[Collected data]

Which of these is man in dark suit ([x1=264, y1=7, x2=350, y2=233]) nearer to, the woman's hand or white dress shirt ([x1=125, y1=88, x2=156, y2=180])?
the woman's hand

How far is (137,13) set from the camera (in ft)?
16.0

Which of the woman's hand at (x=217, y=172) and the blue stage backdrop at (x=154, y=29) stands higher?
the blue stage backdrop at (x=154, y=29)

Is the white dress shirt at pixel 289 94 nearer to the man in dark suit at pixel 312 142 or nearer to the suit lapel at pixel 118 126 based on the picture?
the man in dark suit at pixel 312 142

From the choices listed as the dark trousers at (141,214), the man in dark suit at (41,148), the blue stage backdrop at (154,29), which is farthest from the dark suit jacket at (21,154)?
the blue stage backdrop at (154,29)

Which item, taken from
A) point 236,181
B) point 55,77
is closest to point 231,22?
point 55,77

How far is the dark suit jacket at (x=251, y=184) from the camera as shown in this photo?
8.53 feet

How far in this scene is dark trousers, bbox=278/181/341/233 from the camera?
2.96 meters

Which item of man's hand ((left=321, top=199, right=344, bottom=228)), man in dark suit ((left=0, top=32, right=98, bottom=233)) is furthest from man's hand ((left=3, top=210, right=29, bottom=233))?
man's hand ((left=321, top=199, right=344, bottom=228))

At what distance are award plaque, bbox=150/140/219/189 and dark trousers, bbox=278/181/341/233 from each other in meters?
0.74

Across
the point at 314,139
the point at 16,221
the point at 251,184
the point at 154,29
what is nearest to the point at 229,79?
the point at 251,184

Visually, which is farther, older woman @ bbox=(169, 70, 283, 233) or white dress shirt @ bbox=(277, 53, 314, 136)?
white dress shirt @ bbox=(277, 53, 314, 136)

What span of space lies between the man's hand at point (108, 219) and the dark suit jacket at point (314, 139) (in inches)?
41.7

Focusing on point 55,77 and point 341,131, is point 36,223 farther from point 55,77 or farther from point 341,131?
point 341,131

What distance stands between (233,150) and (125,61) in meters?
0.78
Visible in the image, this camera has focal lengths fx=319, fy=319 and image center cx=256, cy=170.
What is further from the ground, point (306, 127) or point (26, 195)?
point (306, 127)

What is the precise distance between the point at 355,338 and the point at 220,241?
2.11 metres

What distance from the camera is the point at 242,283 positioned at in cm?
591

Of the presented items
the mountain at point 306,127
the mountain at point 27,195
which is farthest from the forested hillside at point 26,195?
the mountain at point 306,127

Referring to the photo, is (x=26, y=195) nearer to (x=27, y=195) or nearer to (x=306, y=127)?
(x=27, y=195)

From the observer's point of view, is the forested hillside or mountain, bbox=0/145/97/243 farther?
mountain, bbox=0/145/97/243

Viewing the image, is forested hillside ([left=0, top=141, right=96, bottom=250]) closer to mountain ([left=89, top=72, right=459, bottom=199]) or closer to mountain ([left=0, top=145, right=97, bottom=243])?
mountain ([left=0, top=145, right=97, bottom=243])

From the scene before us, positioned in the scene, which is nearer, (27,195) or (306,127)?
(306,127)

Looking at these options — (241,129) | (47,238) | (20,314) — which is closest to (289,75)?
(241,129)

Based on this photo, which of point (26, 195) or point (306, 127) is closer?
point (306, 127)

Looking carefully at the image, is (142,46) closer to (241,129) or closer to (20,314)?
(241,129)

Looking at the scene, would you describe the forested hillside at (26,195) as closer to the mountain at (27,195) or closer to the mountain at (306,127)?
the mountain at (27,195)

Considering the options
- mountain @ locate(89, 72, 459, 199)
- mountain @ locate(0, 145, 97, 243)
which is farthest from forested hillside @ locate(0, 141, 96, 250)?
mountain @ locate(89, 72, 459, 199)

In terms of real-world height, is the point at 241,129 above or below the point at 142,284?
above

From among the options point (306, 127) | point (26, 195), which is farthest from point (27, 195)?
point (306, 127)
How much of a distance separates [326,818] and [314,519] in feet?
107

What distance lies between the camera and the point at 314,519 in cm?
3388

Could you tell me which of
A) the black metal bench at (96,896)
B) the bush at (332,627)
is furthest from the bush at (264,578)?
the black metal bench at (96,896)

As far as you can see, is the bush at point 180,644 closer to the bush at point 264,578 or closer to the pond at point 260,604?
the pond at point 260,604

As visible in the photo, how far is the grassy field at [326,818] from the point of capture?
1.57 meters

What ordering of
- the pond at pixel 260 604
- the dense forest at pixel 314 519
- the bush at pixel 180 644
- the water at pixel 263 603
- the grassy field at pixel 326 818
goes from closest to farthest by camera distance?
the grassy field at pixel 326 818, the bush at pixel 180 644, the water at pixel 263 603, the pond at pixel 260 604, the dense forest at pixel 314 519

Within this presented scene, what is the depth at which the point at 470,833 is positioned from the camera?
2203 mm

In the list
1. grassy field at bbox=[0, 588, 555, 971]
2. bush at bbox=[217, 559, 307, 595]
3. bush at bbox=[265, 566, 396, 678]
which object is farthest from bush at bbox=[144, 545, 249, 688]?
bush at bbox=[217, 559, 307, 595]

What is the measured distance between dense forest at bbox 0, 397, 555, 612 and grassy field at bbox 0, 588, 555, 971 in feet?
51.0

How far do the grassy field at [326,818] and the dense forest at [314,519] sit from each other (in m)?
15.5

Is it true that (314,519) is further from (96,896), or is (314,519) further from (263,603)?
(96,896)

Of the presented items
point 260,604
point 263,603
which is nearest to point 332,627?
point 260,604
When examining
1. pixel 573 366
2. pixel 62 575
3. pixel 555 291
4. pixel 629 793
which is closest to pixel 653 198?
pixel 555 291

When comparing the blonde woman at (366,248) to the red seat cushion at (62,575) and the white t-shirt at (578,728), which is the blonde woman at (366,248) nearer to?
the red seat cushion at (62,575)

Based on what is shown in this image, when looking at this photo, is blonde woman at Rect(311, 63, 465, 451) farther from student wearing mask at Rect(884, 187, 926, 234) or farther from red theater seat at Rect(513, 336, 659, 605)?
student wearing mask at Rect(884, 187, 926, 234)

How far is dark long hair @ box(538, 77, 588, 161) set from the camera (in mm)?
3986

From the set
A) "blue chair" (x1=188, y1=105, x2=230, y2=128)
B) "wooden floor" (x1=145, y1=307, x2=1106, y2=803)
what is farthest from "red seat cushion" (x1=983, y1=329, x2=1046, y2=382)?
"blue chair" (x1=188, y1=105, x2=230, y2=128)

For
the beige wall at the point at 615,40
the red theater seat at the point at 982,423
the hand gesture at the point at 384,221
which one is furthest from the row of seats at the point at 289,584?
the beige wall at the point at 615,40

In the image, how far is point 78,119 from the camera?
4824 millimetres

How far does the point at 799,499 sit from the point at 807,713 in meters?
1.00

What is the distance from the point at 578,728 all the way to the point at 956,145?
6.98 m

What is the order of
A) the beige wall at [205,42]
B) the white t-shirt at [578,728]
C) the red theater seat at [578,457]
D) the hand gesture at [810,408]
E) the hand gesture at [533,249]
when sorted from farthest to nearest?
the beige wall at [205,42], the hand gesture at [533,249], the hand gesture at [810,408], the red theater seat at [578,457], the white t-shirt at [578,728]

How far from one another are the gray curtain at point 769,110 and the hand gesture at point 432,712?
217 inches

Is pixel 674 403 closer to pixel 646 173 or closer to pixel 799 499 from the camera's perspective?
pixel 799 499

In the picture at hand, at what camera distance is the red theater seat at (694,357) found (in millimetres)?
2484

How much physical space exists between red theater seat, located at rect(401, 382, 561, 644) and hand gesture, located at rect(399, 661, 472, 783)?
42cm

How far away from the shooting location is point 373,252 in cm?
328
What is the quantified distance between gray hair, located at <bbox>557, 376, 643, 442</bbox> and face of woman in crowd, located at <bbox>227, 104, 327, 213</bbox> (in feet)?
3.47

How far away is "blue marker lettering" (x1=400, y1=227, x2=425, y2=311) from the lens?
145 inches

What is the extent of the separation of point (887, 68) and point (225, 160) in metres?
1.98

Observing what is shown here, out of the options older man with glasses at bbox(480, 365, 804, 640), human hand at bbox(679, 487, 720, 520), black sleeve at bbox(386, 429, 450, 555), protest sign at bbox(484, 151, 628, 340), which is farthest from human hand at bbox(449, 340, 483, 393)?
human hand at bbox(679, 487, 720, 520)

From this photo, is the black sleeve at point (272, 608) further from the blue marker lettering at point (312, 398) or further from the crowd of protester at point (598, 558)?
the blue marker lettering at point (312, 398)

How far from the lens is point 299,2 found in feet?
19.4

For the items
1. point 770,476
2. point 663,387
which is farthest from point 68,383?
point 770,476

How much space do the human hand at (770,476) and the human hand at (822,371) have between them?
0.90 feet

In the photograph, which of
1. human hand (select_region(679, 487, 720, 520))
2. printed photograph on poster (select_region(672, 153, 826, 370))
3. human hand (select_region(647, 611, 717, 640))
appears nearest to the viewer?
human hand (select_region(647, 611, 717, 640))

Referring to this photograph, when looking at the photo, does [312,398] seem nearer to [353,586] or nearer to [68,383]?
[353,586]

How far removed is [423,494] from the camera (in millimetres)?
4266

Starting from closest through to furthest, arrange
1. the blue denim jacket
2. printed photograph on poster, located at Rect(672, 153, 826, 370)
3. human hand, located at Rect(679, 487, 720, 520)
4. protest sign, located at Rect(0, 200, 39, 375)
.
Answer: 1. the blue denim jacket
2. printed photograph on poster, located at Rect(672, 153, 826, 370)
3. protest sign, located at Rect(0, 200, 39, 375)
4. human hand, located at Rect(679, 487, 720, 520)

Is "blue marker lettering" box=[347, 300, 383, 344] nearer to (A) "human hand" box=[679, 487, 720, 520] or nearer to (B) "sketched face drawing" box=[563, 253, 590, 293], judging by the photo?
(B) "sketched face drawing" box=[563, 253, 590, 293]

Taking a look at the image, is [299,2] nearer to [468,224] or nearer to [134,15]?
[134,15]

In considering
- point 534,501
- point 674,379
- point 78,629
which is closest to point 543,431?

**Work instructions**
Return these rows word for word, starting at the line that contains "Based on what" and ending after the line that contains "4824 millimetres".

**Written response**
Based on what is shown in this image, when looking at this photo, is blonde woman at Rect(311, 63, 465, 451) farther from student wearing mask at Rect(884, 187, 926, 234) or farther from red theater seat at Rect(513, 336, 659, 605)?
student wearing mask at Rect(884, 187, 926, 234)

How far is dark long hair @ box(538, 77, 588, 161) set from the camera (in mm)?
3986

From the set
A) "blue chair" (x1=188, y1=105, x2=230, y2=128)
B) "wooden floor" (x1=145, y1=307, x2=1106, y2=803)
what is farthest from "red seat cushion" (x1=983, y1=329, x2=1046, y2=382)?
"blue chair" (x1=188, y1=105, x2=230, y2=128)

For
the beige wall at the point at 615,40
the red theater seat at the point at 982,423
the hand gesture at the point at 384,221
which one is furthest from the row of seats at the point at 289,584?
the beige wall at the point at 615,40

In the image, how far is point 78,119 from the camera?
4824 millimetres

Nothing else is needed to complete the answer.